▸ EXTRAIT FOURNI

____

De la demande d’être soi à la responsabilité subjective s’opère une transformation fondamentale du travail thérapeutique. La demande initiale d’authenticité masque souvent un évitement de la responsabilité subjective. Si je dois découvrir qui je suis vraiment, cela signifie que cette identité existe déjà quelque part, indépendamment de mes choix et de mes actes. Cette posture déresponsabilise le sujet, qui peut alors attribuer ses difficultés au fait qu’il n’aurait pas encore trouvé son « vrai soi ». Le travail analytique vise au contraire à faire émerger la dimension de la responsabilité : le sujet n’est pas déterminé par une essence préexistante, mais se constitue dans ses choix, ses actes, sa manière de répondre aux événements de sa vie. Cette responsabilité ne signifie pas culpabilité, mais reconnaissance que le sujet est impliqué dans ce qui lui arrive, qu’il y a une part de lui-même dans son symptôme, dans ses répétitions, dans ses impasses.

Vers une éthique de la singularité se dessine la perspective proprement analytique. Cette éthique se distingue radicalement du culte de l’authenticité. Alors que l’authenticité promet une plénitude narcissique, une réconciliation avec soi-même, l’éthique de la singularité assume le manque structurel. Elle ne propose pas de devenir enfin soi-même, mais d’inventer une manière singulière d’habiter sa division. Cette singularité ne s’affiche pas, ne se revendique pas, elle se manifeste dans les choix concrets, dans les actes qui engagent. Elle ne cherche pas la reconnaissance de l’Autre comme validation d’une authenticité, mais se soutient d’une certitude inconsciente, d’un savoir-y-faire avec son symptôme. Cette éthique requiert du courage : celui d’affronter le réel sans les béquilles rassurantes de l’identité, celui d’accepter qu’il n’y a pas de mode d’emploi pour vivre, pas de « vrai soi » qui garantirait le bon chemin. C’est depuis ce point de solitude radicale que peut émerger une position véritablement singulière, non pas comme affirmation narcissique, mais comme manière unique de traiter l’impossible qui structure l’existence humaine.

____

▸ ITEMS FOURNIS
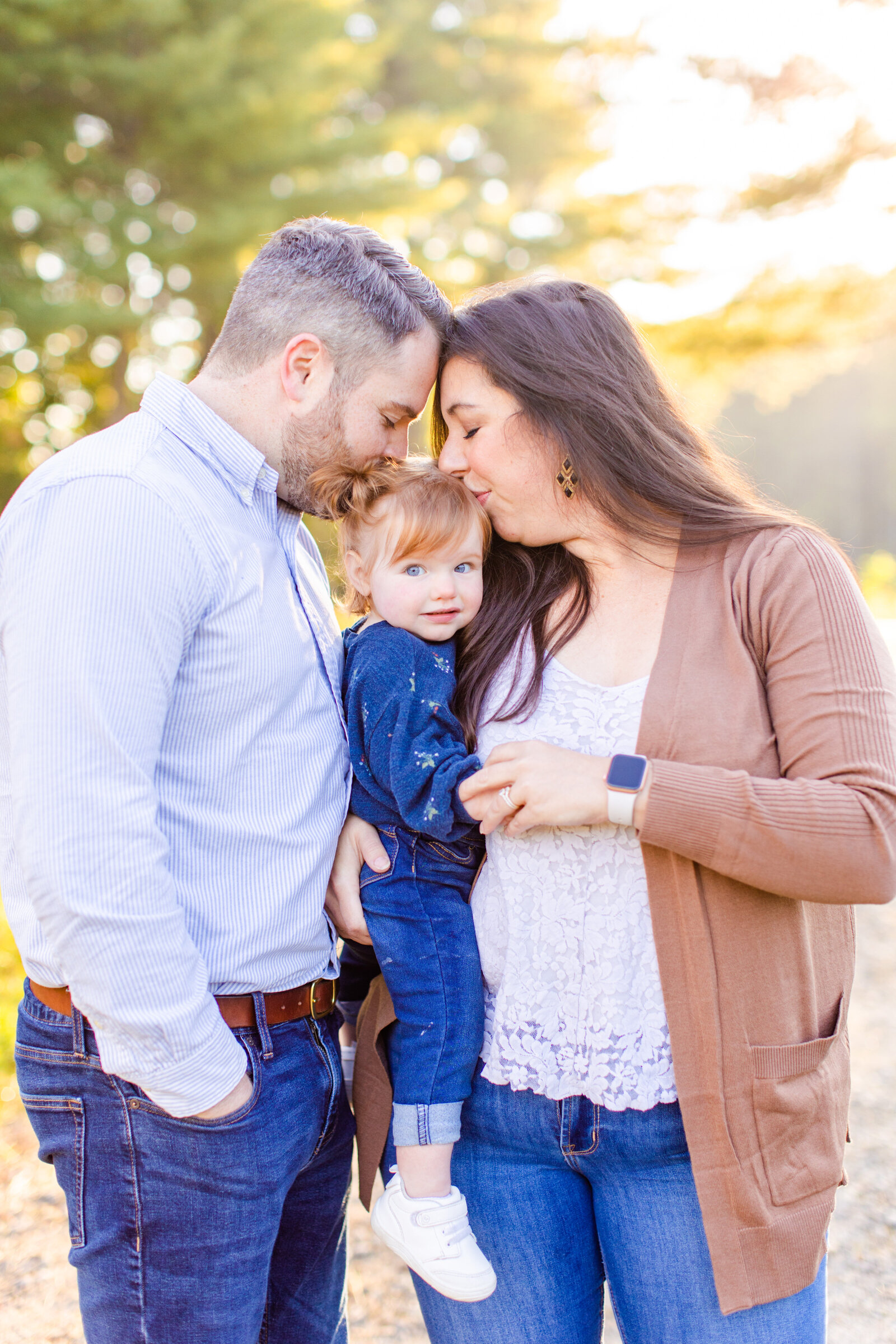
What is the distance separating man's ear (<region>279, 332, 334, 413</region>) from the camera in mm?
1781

____

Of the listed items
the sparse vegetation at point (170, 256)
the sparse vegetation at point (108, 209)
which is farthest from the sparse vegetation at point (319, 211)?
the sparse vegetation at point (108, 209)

____

▸ TRAVAIL DEMANDÉ
D'après l'extrait fourni, que masque souvent la demande initiale d'authenticité ?

▸ RÉPONSE
Elle masque souvent un évitement de la responsabilité subjective.